Citizenship of the Union now extends rights of movement and residence to the non-economically active (retirees for instance), although they usually need to have health insurance and sufficient resources so as not to become an ‘unreasonable burden’ on the host state. The extent to which EU citizens are entitled to equal treatment depends on their economic activity, their degree of integration in the host state and the nature of the benefit claimed. The precise scope of entitlement is subject to intense debate, as explored below.
EU citizenship entails directly effective rights, that is rights which are enforceable in national courts. These rights, in particular residence rights, may only be restricted subject to the principle of proportionality (Case C-413/99 Baumbast  ECR I-7091).

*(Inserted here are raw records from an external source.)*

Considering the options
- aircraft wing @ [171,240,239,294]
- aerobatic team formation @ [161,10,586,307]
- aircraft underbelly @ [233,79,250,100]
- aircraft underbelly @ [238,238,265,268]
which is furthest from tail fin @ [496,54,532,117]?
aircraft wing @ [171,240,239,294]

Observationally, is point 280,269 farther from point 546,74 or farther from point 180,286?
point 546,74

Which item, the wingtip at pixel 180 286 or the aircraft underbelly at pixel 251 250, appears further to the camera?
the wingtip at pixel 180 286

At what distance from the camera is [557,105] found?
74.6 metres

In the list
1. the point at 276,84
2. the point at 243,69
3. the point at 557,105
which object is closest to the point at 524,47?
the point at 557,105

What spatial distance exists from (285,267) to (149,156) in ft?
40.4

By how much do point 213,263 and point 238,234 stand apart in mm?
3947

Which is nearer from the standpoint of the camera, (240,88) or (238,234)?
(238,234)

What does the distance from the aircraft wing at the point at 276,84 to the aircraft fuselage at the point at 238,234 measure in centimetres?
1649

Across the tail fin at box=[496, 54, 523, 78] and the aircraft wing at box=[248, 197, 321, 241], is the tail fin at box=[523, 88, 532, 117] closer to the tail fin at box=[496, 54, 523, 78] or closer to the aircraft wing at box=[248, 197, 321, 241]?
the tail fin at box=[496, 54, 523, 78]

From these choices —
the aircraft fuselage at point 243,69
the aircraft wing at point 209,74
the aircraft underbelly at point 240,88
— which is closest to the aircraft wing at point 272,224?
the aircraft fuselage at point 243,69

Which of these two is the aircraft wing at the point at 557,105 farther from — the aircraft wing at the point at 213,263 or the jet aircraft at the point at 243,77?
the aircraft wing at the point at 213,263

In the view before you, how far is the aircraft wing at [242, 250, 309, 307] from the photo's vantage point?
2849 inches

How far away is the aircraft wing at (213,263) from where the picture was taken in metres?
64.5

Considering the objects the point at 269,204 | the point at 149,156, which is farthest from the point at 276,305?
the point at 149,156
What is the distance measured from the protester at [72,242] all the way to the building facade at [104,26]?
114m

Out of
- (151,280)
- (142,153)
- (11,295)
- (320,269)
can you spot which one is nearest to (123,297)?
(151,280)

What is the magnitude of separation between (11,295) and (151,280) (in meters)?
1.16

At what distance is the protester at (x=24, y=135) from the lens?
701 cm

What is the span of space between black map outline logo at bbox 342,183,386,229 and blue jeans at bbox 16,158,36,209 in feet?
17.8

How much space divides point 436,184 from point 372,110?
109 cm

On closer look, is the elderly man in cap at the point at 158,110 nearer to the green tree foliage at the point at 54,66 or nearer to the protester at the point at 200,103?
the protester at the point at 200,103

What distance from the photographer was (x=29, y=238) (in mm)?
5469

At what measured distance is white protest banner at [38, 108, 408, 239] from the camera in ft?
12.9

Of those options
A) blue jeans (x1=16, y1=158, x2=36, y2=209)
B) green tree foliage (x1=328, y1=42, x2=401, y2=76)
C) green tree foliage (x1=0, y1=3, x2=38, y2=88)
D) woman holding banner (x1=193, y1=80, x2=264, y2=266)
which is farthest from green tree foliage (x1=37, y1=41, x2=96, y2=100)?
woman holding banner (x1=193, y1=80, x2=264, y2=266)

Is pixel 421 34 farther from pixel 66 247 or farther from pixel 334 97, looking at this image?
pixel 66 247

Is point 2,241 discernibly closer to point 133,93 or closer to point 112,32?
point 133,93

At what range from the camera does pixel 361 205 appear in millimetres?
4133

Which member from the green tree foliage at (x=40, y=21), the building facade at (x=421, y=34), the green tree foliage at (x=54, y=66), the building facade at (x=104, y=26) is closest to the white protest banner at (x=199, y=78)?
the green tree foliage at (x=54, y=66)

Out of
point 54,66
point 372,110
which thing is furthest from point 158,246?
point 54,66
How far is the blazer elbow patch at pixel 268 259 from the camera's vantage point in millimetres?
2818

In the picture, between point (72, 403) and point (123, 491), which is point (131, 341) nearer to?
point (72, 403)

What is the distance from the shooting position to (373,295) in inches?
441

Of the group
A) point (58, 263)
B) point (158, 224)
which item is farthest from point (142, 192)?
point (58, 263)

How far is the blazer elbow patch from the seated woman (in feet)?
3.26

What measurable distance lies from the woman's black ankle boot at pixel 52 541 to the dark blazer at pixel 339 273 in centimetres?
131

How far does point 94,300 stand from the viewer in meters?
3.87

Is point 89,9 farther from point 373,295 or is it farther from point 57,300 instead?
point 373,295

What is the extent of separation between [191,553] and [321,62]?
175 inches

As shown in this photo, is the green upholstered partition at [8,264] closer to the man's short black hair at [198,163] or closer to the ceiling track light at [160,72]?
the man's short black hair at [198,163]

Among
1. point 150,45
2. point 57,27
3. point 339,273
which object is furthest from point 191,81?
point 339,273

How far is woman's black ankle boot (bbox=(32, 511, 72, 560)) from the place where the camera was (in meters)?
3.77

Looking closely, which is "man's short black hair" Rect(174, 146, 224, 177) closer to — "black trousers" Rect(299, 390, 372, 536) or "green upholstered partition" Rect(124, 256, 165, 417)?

Security of residence is an intrinsic feature of EU citizenship, increasing over time. Once the pre-conditions for residence rights are fulfilled, EU law only permits refusal of admittance or deportation of EU citizens representing a ‘genuine, present and sufficiently serious threat affecting one of the fundamental interests of society’. Only individually assessed risks to public policy, public health and public security are permissible grounds, and EU citizens with a permanent right of residence may only be expelled on serious grounds of public policy or public security. (However, some concern has been expressed that some recent EU cases have not properly applied the 2004 Citizenship Directive in this context (Case C-145/09 Tsakouridis  ECR I-11979; Case C-348/09 P.I. Judgment of the Court (Grand Chamber), 22 May 2012 nyr. See also Kochenov and Pirker 2013). The greater the degree of integration within the host Member State ought to lead to greater security of residence (although periods in prison do not count as periods of residence (Case C-400/12 MG and Case C-378/12 Onuekwere. Judgments of the Court, 16 January 2014 nyr).
Current UK practices seem to be in tension with some of these fundamentals. The UK has relied on a lack of self-sufficiency to deport a number of homeless EU citizens, arguing they do not have a right to reside under EU law. While that may be permissible in some cases, each individual case must be scrutinised carefully (Horsley and Reynolds 2014). While residence rights for the non-economically active are conditional on sufficient resources and health insurance, deportation must still comply with the principle of proportionality.